Before escorting me back to my vehicle, Kahiwahiwaokalani handed me a small plastic cup of poi. In the hot field, the cold and slippery mash was refreshing, like a shot of Jell-O that had lost its wiggle. "We want to start tours so people understand what we farmers do and how we take care of the aina," said Harrison, using the Hawaiian word for land. It was an honor to be part of their pilot program.

I Brake for Hawaii

I knew it was going to happen -- not a question of if, but when. For nearly a week, I had not suffered any vehicular calamities. No paralyzed pop-tops or carbon dioxide poisoning or fender benders. Just me and my camper happily rolling along Hawaii's roads. Until the camper couldn't stop rolling.

I was only a few miles out of Hana, en route to my campground in Haleakala National Park, when the camper started to accelerate and would not respond to the brakes. After cresting a hill, I cut the engine and leapt out. The final scene of "Thelma and Louise" played across the sky -- at least in my mind.

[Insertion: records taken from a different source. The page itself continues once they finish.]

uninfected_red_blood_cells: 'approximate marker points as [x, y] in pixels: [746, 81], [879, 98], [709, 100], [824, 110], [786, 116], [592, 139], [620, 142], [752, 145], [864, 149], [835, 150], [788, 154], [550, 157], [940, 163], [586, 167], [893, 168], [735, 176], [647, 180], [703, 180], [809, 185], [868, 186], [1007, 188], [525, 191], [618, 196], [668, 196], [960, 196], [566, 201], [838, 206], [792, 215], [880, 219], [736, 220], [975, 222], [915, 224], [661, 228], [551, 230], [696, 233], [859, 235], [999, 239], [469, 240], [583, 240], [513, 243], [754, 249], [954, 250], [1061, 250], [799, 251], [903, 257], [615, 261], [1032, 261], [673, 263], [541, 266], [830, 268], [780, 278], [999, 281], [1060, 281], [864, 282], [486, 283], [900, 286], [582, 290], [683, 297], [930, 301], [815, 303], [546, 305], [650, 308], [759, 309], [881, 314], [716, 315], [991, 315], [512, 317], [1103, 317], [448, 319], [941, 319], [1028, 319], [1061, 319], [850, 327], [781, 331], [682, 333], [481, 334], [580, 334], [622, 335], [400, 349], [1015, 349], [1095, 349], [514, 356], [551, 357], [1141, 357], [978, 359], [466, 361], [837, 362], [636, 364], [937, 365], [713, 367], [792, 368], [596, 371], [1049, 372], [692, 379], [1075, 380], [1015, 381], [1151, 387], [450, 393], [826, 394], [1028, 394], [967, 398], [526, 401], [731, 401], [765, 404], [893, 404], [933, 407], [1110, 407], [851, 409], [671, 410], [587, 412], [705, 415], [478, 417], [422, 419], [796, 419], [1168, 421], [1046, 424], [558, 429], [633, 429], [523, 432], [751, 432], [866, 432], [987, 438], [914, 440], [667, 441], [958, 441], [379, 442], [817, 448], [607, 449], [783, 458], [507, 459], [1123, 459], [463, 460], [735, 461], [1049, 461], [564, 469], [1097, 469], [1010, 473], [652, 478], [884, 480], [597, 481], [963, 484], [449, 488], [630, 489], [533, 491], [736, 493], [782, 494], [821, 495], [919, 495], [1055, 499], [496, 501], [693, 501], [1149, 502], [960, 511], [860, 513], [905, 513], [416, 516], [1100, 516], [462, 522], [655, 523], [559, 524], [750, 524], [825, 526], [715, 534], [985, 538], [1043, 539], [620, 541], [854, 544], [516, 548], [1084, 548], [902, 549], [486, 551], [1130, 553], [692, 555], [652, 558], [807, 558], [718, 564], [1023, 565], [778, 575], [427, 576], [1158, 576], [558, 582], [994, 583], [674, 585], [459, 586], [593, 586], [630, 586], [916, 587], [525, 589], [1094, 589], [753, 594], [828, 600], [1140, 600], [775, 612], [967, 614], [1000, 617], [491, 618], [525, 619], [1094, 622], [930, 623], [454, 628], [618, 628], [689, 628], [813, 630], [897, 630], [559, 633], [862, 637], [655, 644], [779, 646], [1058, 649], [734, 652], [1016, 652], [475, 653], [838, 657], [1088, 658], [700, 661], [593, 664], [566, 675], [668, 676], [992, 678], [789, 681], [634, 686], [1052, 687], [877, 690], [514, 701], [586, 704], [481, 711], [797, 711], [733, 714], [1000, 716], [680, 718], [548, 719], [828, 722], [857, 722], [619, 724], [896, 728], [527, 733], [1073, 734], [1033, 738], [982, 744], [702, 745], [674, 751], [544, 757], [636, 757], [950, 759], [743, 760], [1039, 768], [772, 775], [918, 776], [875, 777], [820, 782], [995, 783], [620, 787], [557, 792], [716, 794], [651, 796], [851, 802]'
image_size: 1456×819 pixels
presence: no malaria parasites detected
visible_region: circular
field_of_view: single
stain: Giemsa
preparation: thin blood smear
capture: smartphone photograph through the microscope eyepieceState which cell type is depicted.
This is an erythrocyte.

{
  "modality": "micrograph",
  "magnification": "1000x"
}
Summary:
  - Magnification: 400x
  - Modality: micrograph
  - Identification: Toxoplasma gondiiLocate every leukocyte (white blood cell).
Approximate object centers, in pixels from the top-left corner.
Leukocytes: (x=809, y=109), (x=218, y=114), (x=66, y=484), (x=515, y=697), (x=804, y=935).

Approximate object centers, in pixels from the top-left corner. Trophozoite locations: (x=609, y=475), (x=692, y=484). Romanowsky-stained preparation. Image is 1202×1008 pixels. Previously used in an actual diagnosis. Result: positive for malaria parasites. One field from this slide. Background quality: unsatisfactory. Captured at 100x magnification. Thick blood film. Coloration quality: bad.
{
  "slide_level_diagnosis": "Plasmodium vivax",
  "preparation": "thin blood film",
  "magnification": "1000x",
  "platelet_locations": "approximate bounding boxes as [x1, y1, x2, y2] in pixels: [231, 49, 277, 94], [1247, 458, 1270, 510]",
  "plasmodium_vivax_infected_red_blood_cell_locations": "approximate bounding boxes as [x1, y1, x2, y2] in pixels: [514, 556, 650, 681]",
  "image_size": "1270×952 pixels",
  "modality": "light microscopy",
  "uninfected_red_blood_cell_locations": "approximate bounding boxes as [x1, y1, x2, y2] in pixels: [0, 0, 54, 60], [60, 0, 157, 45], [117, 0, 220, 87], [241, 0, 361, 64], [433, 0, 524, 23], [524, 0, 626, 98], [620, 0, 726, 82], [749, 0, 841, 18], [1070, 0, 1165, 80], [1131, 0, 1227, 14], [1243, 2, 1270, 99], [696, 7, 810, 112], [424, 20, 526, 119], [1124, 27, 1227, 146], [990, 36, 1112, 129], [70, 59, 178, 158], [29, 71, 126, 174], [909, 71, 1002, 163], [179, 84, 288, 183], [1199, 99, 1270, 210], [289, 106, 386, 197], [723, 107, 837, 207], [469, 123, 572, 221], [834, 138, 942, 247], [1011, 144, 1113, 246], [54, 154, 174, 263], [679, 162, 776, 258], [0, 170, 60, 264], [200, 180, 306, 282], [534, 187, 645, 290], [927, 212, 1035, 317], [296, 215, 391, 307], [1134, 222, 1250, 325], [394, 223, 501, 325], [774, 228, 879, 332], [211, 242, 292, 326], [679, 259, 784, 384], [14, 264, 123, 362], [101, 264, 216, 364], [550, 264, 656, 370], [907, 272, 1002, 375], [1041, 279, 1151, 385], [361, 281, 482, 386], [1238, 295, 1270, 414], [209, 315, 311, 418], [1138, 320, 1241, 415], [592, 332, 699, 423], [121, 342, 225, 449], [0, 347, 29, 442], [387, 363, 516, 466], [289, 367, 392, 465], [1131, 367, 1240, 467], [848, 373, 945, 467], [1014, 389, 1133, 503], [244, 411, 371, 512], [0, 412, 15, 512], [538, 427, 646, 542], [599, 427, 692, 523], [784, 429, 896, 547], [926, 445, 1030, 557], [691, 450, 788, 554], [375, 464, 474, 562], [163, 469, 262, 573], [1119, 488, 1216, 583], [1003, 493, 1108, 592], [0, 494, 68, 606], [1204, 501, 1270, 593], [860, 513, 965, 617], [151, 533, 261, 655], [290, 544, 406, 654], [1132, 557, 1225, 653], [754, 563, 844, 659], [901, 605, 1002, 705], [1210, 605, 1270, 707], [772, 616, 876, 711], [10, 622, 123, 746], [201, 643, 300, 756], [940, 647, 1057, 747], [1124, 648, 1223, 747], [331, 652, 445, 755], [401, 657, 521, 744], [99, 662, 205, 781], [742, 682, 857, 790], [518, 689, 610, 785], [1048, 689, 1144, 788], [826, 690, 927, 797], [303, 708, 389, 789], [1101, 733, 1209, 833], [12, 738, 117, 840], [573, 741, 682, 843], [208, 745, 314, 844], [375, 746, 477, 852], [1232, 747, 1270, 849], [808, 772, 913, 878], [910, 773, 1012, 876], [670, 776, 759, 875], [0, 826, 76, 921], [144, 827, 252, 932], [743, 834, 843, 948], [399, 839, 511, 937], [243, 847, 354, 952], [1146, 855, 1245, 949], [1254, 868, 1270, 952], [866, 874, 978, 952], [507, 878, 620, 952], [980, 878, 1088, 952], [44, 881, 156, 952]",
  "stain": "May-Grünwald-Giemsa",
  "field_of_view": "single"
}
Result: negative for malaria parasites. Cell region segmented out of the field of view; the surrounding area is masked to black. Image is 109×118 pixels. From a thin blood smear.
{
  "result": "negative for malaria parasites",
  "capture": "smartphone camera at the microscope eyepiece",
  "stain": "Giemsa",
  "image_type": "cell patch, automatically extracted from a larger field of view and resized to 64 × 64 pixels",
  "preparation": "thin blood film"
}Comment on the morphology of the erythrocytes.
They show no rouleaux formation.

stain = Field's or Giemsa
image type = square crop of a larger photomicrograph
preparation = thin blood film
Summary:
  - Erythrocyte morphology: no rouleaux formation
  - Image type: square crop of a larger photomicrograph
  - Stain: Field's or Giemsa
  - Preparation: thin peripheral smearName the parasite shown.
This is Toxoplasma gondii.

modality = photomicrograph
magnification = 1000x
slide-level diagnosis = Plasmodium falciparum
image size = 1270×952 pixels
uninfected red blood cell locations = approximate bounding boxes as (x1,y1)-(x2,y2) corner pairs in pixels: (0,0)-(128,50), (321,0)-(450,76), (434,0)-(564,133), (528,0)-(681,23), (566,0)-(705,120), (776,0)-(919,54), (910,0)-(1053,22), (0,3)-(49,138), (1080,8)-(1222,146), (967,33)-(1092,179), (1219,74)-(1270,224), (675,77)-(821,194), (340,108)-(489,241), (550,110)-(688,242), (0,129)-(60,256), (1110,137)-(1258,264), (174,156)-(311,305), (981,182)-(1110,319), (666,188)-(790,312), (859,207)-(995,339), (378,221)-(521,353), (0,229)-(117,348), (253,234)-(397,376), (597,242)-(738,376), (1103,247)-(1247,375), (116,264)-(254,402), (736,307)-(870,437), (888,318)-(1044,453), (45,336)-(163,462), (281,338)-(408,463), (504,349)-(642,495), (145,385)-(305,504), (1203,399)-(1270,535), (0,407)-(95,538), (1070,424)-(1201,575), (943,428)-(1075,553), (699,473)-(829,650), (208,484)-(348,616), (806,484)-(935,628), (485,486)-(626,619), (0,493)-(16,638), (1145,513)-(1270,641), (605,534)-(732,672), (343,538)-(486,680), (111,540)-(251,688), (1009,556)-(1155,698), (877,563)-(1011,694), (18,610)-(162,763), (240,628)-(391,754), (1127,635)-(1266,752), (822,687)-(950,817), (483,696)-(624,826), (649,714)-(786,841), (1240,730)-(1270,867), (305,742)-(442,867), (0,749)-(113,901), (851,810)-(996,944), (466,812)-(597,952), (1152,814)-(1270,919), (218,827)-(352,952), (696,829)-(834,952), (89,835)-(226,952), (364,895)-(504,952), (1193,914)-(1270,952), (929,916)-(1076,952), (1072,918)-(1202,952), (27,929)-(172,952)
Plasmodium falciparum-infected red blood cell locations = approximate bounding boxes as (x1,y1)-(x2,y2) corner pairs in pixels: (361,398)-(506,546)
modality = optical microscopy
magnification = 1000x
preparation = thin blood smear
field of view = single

A cop eventually arrived and told me to move the car off the spindly road. Excuse me, sir, but if your job is to serve and protect, then you do it. Fortunately, he dropped the topic and called his chief instead, to discuss the recent Journey concert. As we waited for a tow truck, we bided our time talking about hair metal bands and scouting the sea for humpback whales.

Tim the tow man had orders to drop me off at Sean's house, where the towed camper and I could spend the night on his lawn until the replacement showed up. Yeah, no idea who Sean was, but Tim knew him, so what the hey. It was not my place to question the Maui fraternity. However, at Sean's, a dog was not fond of that idea and chased us away. New plan: Sleep in Tim's yard. In any other time and place, I would have found this scenario disturbing. Yet I was oddly calm and content because I still possessed what mattered most: warm, well-stocked shelter.

Ferrer showed up early with a new (old) vehicle -- the red model, now with a working shift -- and inspected the broken camper as I practiced first gear around Tim's property. He presented me with the culprit, a pebble wedged in the accelerator. Tim also handed me a souvenir, a flashlight keychain imprinted with his towing company's contact information. How thoughtful.

Because of the setback, I had lost one night of my planned itinerary. But I was not going to miss the morning. I drove straight to the national park and down to the campground.

At a site fringed with long sea grass that tumbled toward the breaking surf, I laid out breakfast, savoring the final moments in my special camper. Soon, I would arrive at my final parking spot in Hawaii, where I would turn in the key that had started the car and opened my "hotel" door.